7/8/14 Platinum Carbon and Diamine Grey inks, watercolor, Zig markers, Canson XL 140 lb. paper |
Three plaques commemorate the two floating bridges on the
southern end of Lake Washington: one for Lacey V. Murrow, the “dynamic director
of highways” when the first bridge was built in 1960; one for Homer M. Hadley,
pioneering Seattle engineer who designed and proposed the first concrete
floating bridge in 1920 in the face of “skepticism and opposition”; and one
officially designating the bridges a National Historic Civil Engineering
Landmark in 2008. That’s a lot of fanfare in a tiny, tiny park overlooking the
bridges in the quiet Leschi neighborhood, and from an engineering perspective,
I guess the fanfare is deserved.
To me, the fanfare and landmark are more about my childhood,
because the original bridge is what I saw every day from the livingroom and
kitchen windows in the house where I spent my first 24 years a few blocks north of the sketch viewpoint. (In the sketch,
which faces east, it’s the one on the right.) During daylight hours, we knew
about traffic flow or congestion on Interstate 90 long before it was reported.
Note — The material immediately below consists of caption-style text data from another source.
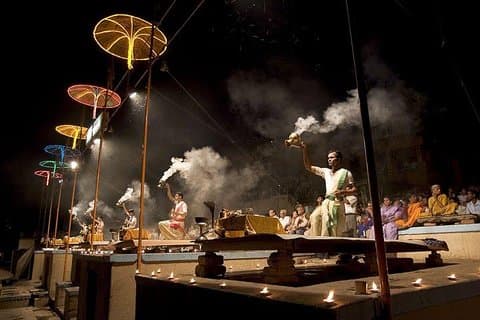 Tour de día completo por la ciudad de Varanasi, visita Sarnath, incluida la noche Ganga Aarti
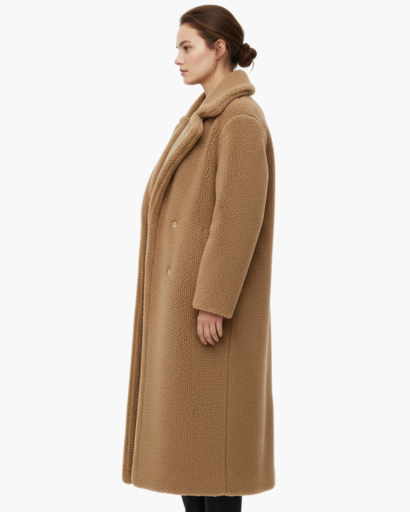 Manteau long femme en fausse fourrure porté en hiver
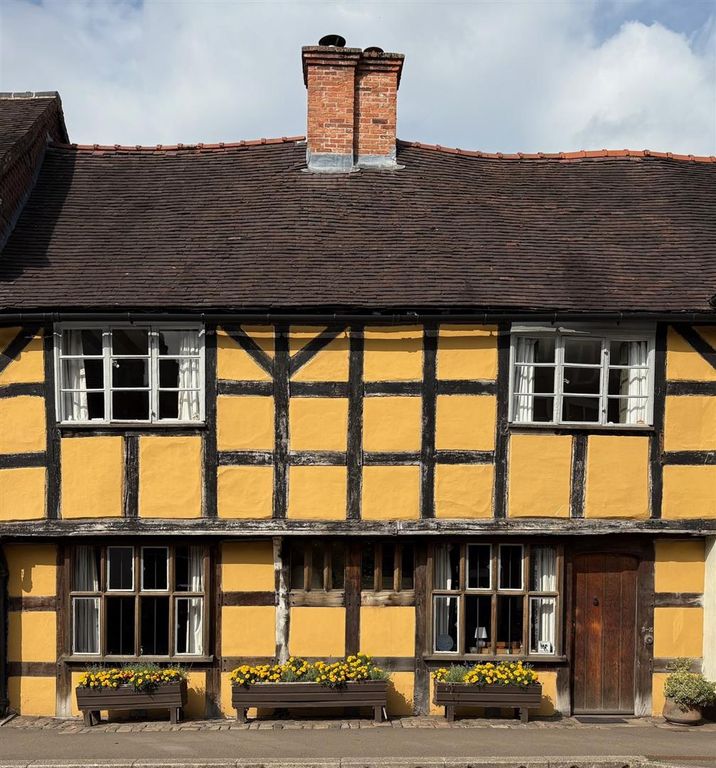 Property photo 1 of 45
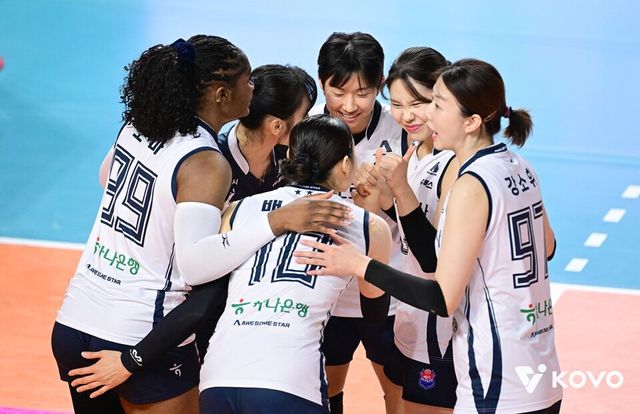 한국도로공사 선수단이 득점 성공 후 둥글게 모여 기뻐하고 있다. /한국배구연맹 제공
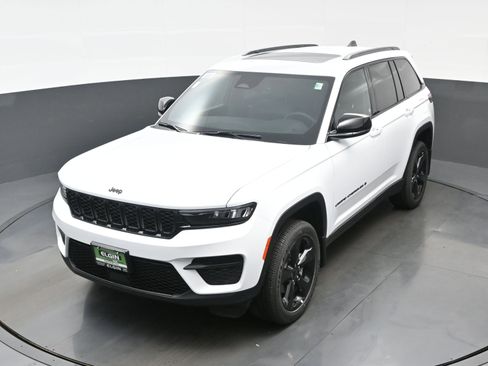 New 2025 Jeep Grand Cherokee Altitude image 18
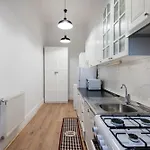 Appartement W - 4br Near New York Café - Pool Table - Sleeps 9 Budapest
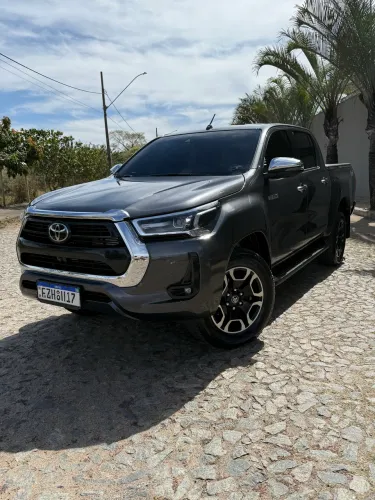 Toyota Hilux CD SRX 4X4 2.8 TDI 16V Diesel Aut. 2022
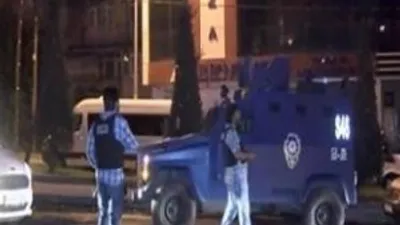 Mahmutbey Gişeleri'nde gece yarısı silahlar konuştu !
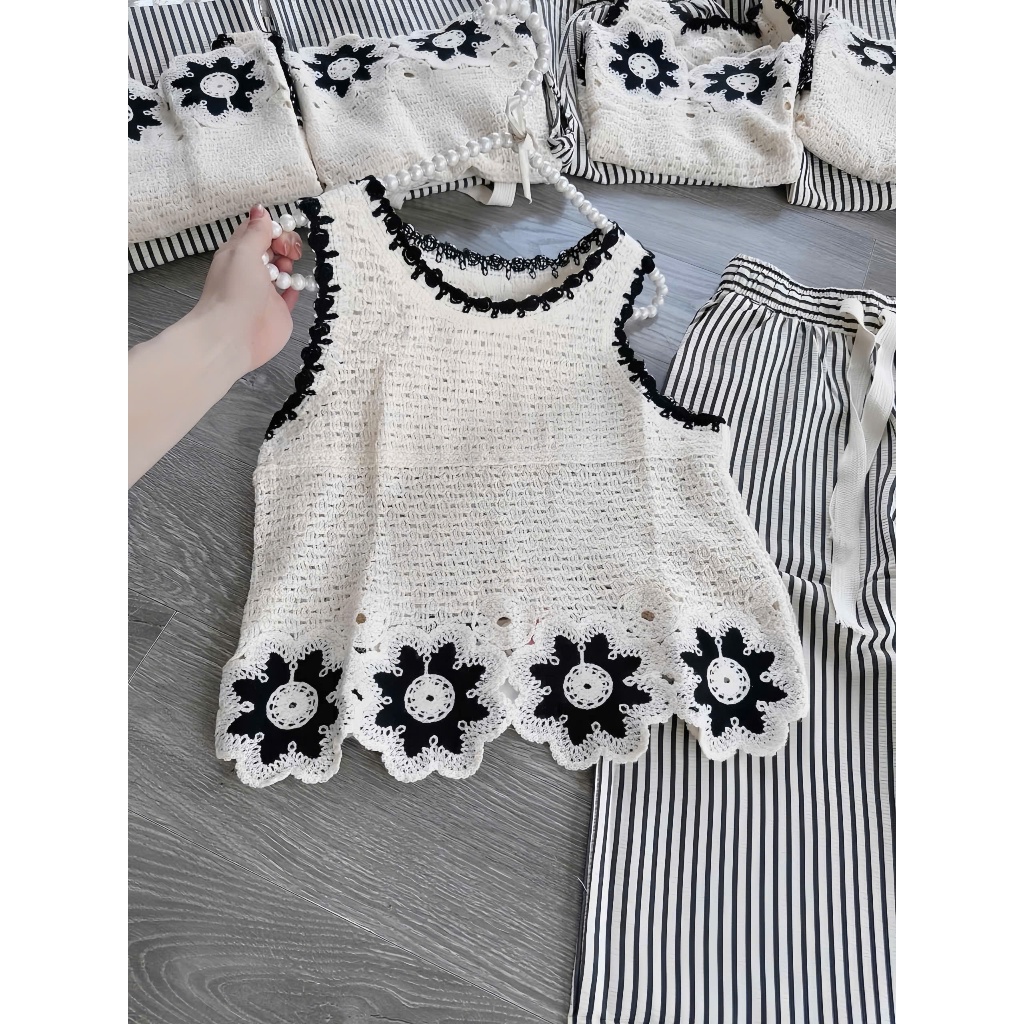 Áo ba lỗ nữ A03 sát nách dệt kim len lỗ kiểu cổ tròn thêu hoa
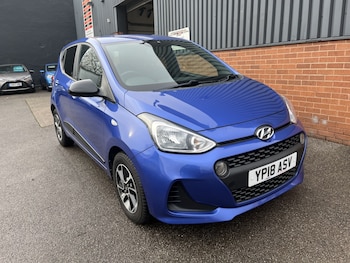 Used Hyundai i10 2018 for sale - 77213404: Photo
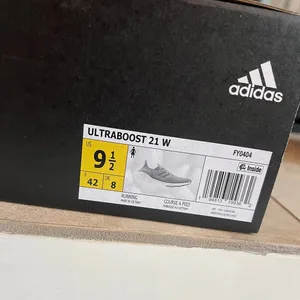 Adidas ULTRABOOST 21 Running Shoes Women’s 9.5 thumbnail 6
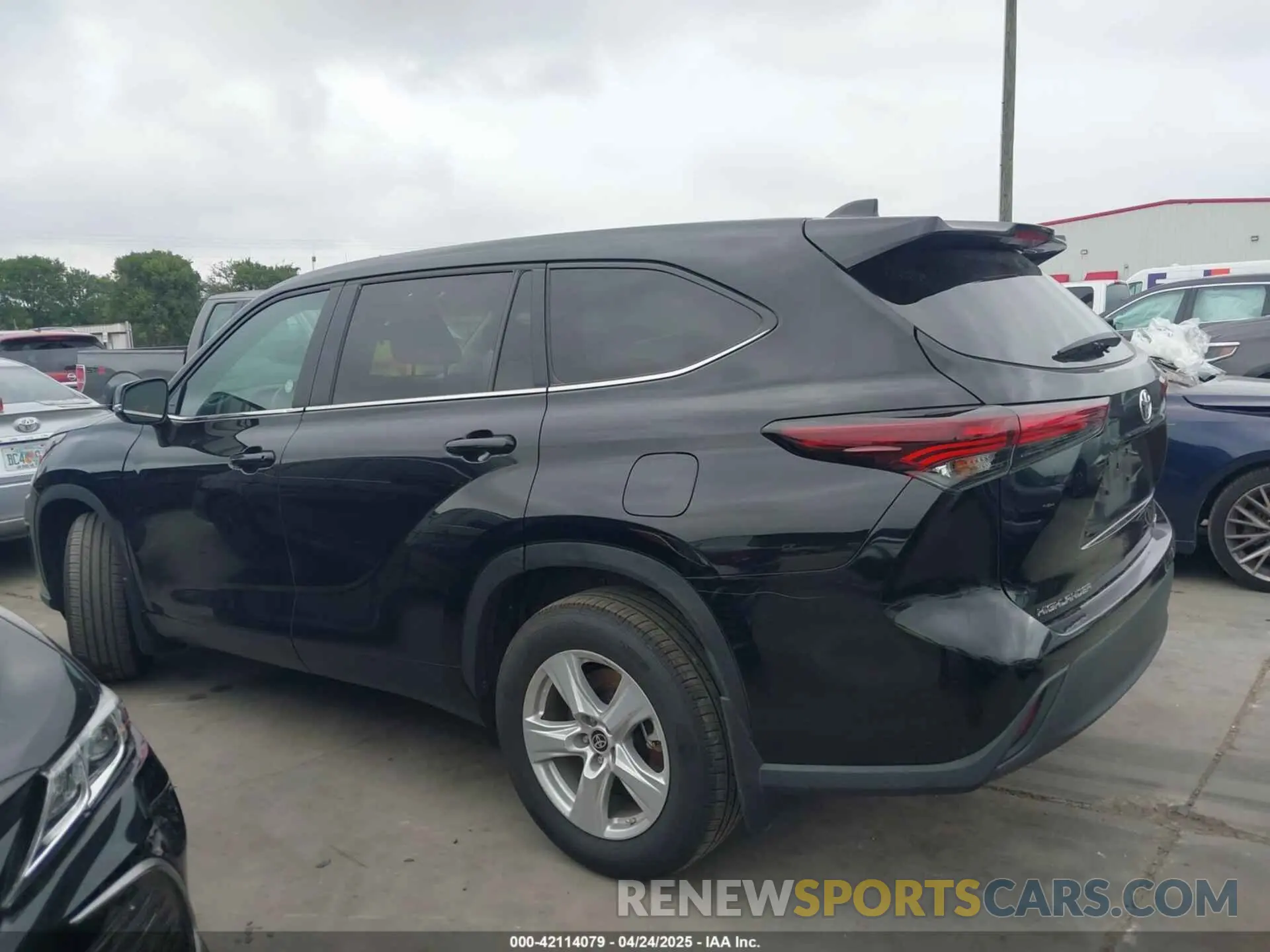 14 Photograph of a damaged car 5TDKDRBH2RS535491 TOYOTA HIGHLANDER 2024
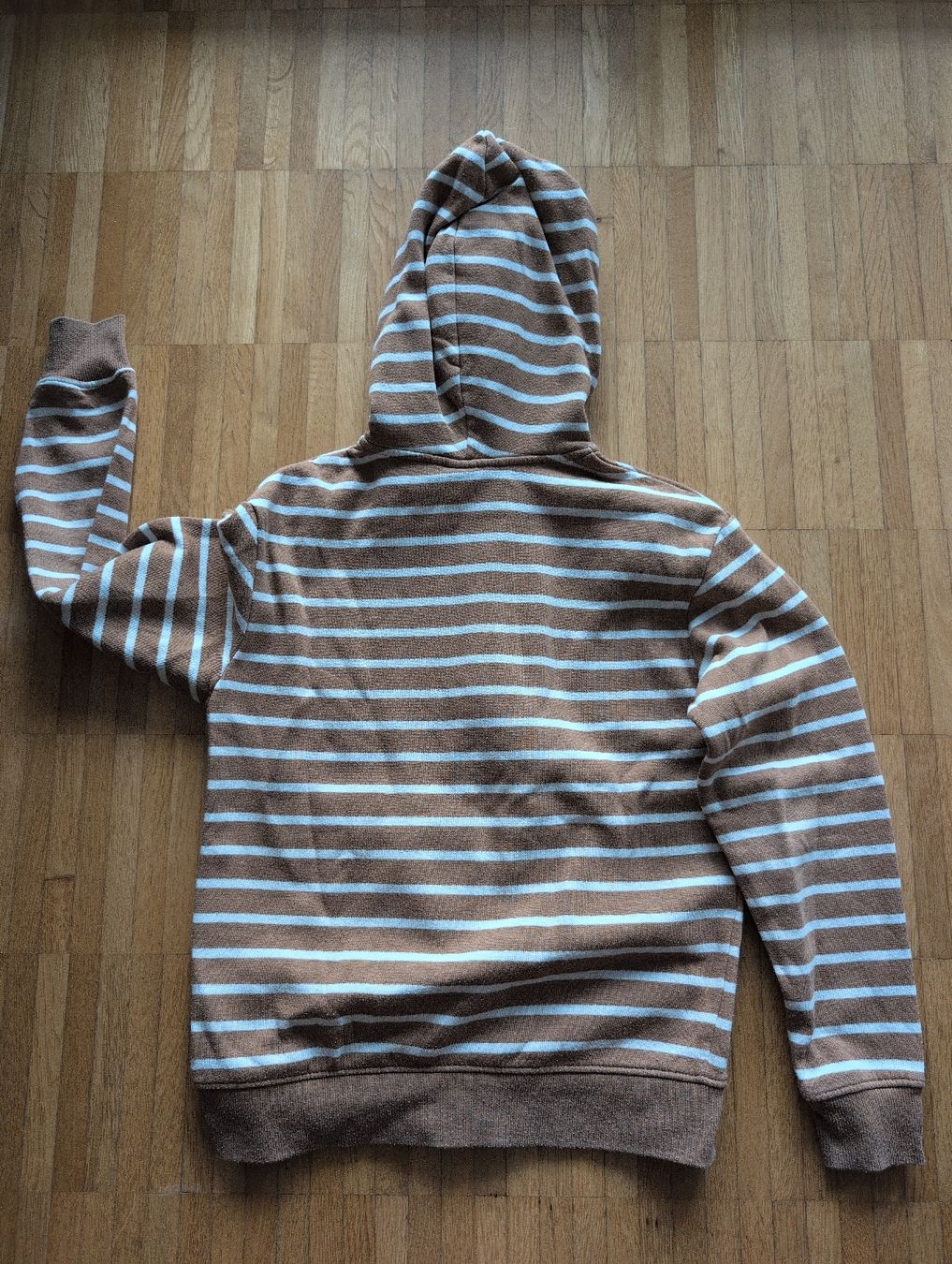 H&M Maglioni & Felpe: Kapuzenpullover gestreift braun/hellblau Grösse 134/140  – Usato da Schwerzenbach venduto da _charme_ 4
At
night, all we could see were the strings of street lights, headlights and tail
lights floating over the lake’s blackness. Either way, it was a beacon for my
family over the lake we all loved.
In 1989, several years after I had moved out, a parallel
bridge was built just north of the first, expanding the busy I-90 corridor
between Seattle and the Eastside from four lanes to eight. Time and traffic
march on.
An errand in Leschi this afternoon gave me an opportunity to
visit my old ‘hood and finally make this sketch, which I have wanted to do
since early last year when I saw the Seattle Sketcher’s series of sketches of the bridges.
That's a lot of bridge! I like how you showed the traffic flow in the distance. It must look really pretty at night.